Bugün Kıbrıs

Meclis’te “iki devletli çözüm” şovu başladı

Bugün Kıbrıs

Cumhuriyet Meclisi, Cumhurbaşkanlığı seçimleri nedeniyle 20 Ekim’e kadar çalışmalarına ara verilmesine rağmen, bugün olağanüstü birleşimle toplandı. Meclis Başkanı Ziya Öztürkler’in başkanlığında toplanan Genel Kurul’un gündeminde, Kıbrıs sorununa ilişkin “iki devletli çözüm” karar önerisi yer aldı.

Oturumda ilk konuşmayı Hukuk, Siyasi İşler, Dışilişkiler ve Savunma Komitesi Başkanı Yasemi Öztürk yaptı. Öztürk, komitenin öneriyi teknik düzenlemelerle birlikte oy çokluğuyla kabul ettiğini, Komite Başkan Vekili Ongun Talat ve üye Ürün Solyalı’nın red oyu verdiğini belirtti.

Komite çalışmalarına Ulusal Birlik Partisi, Demokrat Parti ve Yeniden Doğuş Partisi’nden milletvekillerinin yanı sıra bazı bağımsız ve Cumhuriyetçi Türk Partisi milletvekillerinin de katıldığını ifade eden Öztürk, “Kıbrıs Türk halkı hiçbir zaman masadan kalkan taraf olmamıştır. 1963’te Akritas Planı ve Kanlı Noel saldırılarıyla başlayan süreçte adada iki ayrı halk ve iki ayrı devlet gerçeği ortaya çıkmıştır” dedi.

Tarihten günümüze yaşanan gelişmeleri aktarırken, Gazze’de 2023 yılında başlayan savaşın ardından Kıbrıs’ın yeni bir tehdit bölgesine dönüştüğünü ileri süren Öztürk, “Gazze’de yaşanan işgal ve soykırım girişiminden sonra tehlikenin Kıbrıs’a yöneldiğini gördük. Kıbrıs Filistin olmasın dedik. Bugün adada karşımızda eski İngiltere değil, Siyonist yapılanmadır” ifadelerini kullandı.

“KIBRIS’TA YENİ TEHDİT SİYONİST KOALİSYON GÜÇLERİDİR”
Öztürk, İsrail’in Kıbrıs’taki faaliyetlerinin askeri ve istihbari boyut kazandığını iddia ederek, “İsrail, adayı batmaz bir savaş gemisine dönüştürmüştür. Güney Kıbrıs, İsrail’in çıkarları için kullanılmaktadır. Kıbrıs’ın güneyinde bulunan Trodos Dağları’ndaki radar üssü, dünyanın en önemli istihbarat merkezlerinden biri haline gelmiştir” dedi.

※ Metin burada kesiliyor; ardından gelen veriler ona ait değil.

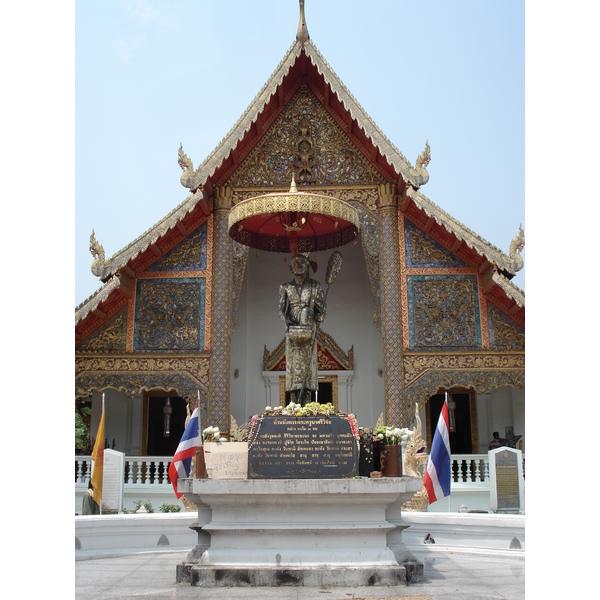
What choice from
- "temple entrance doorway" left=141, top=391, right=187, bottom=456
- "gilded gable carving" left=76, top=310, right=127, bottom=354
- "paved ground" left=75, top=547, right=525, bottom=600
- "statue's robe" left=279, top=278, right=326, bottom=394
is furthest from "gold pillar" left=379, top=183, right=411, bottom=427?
"statue's robe" left=279, top=278, right=326, bottom=394

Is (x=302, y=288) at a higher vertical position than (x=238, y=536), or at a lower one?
higher

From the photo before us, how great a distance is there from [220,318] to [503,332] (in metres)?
4.67

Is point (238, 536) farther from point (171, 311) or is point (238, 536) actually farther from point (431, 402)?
point (431, 402)

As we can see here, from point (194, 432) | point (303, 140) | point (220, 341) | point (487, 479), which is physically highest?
point (303, 140)

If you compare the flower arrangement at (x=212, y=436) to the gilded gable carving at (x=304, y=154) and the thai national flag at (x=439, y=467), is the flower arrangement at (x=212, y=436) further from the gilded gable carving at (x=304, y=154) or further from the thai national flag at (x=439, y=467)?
the gilded gable carving at (x=304, y=154)

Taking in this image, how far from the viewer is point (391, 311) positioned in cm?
1177

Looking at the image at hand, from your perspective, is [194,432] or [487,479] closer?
[194,432]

İsrail, Yunanistan ve Güney Kıbrıs arasında yapılan üçlü toplantıların dokuz kez tekrarlandığını söyleyen Öztürk, “Bu gelişmelerin ardından Kıbrıs tarihinde ilk kez adada yaşayan Türkler ve Rumlar Siyonist işgalden söz etmeye başlamıştır. Güney Kıbrıs bugün hava, kara ve denizden İsrail’in koruma hattına girmiştir” iddiasında bulundu.

Öztürk, Kıbrıs’ta asıl tehdidin artık “Siyonist koalisyon güçleri” olduğunu savunarak, “Birleşmiş Milletler’in ve bazı çevrelerin federasyon ısrarı modası geçmiş bir argümandır. Gerçek tehdit, Güney Kıbrıs’ta yapılanan İsrail merkezli istihbarat ağlarıdır. Yeni muhatabımız artık İsrail’dir” ifadelerini kullandı.

Türkiye’nin Kıbrıs’taki varlığının “işgal” olarak nitelendirilemeyeceğini söyleyen Öztürk, “Kıbrıs Türkü Türkiye’nin asli unsurudur. Ada Anadolu’nun coğrafi parçasıdır. Bugün Kıbrıs için işgalci, İsrail ve onunla aynı eksende bulunan ülkelerdir” dedi.

Konuşmasını “Kıbrıs’ta geleceğimiz için iki ayrı devleti kabullenmek, hayatta kalmanın tek çözümüdür” sözleriyle tamamlayan Öztürk, federasyon modelinin artık geçerliliğini yitirdiğini savundu.